En 632, Mahomet accomplit son seul grand pèlerinage à La Mecque dont il détermine les rites qui devront être suivis par tout musulman qui en a les moyens une fois dans sa vie. Ce « Pèlerinage de l'Adieu » (Hadjetou el Wadâ) constitue l'apogée de sa prédication : il tombe malade quelques mois plus tard et meurt emporté par une forte fièvre le 8 juin 632, non sans avoir, selon certaines sources, reçu une ultime révélation dix jours plus tôt mais sans laisser aucune instruction concernant sa succession. Il est enterré à Médine dans sa maison-mosquée qui devient un lieu de pèlerinage où sont enterrés ses deux successeurs Abû Bakr et 'Umar.

 

Au départ de la péninsule arabique et en moins d'un siècle, l'action politique de Mahomet conjuguée à la mission prophétique dont il s'est senti investi va affecter une grande partie du monde connu, de l'Atlantique aux confins de l'Asie, et modifier durablement les équilibres religieux, culturels et politiques de l'humanité.

Tradition et foi musulmanes

Mahomet est considéré par les musulmans comme le dernier des prophètes et des messagers dans le sens où il termine et scelle le cycle de révélation des religions abrahamiques. Il lui revient donc, dans la croyance islamique, de restaurer la loi ainsi que la foi incorruptible du monothéisme d'origine tel qu'il fut apporté par Dieu à Adam, Noé, Abraham, Moïse et Jésus, ainsi que tous les autres prophètes venus avant lui.

 

LE CORAN

Les révélations (ou Ayat, lit. « signes de Dieu »), sont progressivement « descendues » sur Mahomet jusqu'à sa mort sous forme de versets qui seront compilés en un seul livre : le Coran, considéré par les musulmans comme la « Parole de Dieu » autour de laquelle la religion est fondée. Outre le Coran, la vie de Mahomet (Sira) et les traditions (Sunna) nourrissent également la foi musulmane. La vie et les actes du prophète ont été commentés et critiqués au cours des siècles aussi bien par ses partisans que par ses opposants.

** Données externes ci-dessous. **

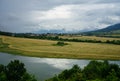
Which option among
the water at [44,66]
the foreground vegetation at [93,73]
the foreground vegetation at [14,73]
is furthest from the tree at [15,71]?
the water at [44,66]

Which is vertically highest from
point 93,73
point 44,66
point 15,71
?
point 15,71

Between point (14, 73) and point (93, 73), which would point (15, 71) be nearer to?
point (14, 73)

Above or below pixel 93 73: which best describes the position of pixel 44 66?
below

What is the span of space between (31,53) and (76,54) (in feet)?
71.8

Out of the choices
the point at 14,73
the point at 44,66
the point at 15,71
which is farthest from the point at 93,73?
the point at 44,66

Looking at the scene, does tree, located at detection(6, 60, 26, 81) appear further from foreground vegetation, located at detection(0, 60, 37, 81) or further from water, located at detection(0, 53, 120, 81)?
water, located at detection(0, 53, 120, 81)

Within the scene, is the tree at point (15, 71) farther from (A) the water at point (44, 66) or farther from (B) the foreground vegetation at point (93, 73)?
(A) the water at point (44, 66)

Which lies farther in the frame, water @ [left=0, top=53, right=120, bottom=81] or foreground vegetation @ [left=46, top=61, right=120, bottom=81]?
water @ [left=0, top=53, right=120, bottom=81]

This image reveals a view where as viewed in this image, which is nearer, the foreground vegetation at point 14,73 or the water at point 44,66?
the foreground vegetation at point 14,73

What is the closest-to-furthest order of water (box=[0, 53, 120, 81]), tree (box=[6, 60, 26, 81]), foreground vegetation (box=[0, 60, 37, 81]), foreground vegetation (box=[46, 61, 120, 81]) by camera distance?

Le Coran (arabe : القرآن ; al Qur'ān, « la récitation » / syriaque : qeryânâ, « le lectionnaire »1) est le livre sacré de l'islam pour les Musulmans, qui le considèrent reprendre verbatim la parole de Dieu. La tradition musulmane le présente comme le premier ouvrage rédigé en arabe classique, avec le caractère spécifique dans l'islam d'inimitabilité dans la beauté et dans les idées.

Pour les musulmans, le Coran regroupe les paroles d'Allah, « révélations » faites au prophète, messager de l'islam Mahomet (محمد, Muḥammad, le loué) par l'archange Gabriel (جبريل, Jibrîl), suivant la tradition musulmane pour laquelle il a été révélé à Mahomet à partir de 610-612 jusqu'à sa mort en 6323.

Le Coran est parfois appelé simplement al-kitâb (le livre), adh-dhikr (le rappel) ou encore al furqân (le discernement). En ce sens, il est, pour les musulmans, l'expression incréée de cet attribut d'Allah adressée à l'intention de toute l'humanité. Les conditions de la mise par écrit puis la fixation canonique du texte, que la tradition fait remonter au troisième calife, Uthmân, fait toujours l'objet de recherches et de débats parmi les exégètes et historiens du XXIe siècle.

Description

Le Coran est divisé en chapitres appelés sourates, au nombre de 114 et débutant par la première appelée Al Fatiha (parfois traduite par « la liminaire » ou « le prologue » ou « l'ouverture » ou encore « la mère du livre »). Ces sourates sont elles-mêmes composées de versets nommés âyât (pluriel de l'arabe âyah, « preuve », « signe », et que l'on retrouve notamment dans le mot ayatollah). Les versets sont au nombre canonique de 6 236 pour le hafs (lecture orientale) et 6 213 pour le warch (lecture occidentale).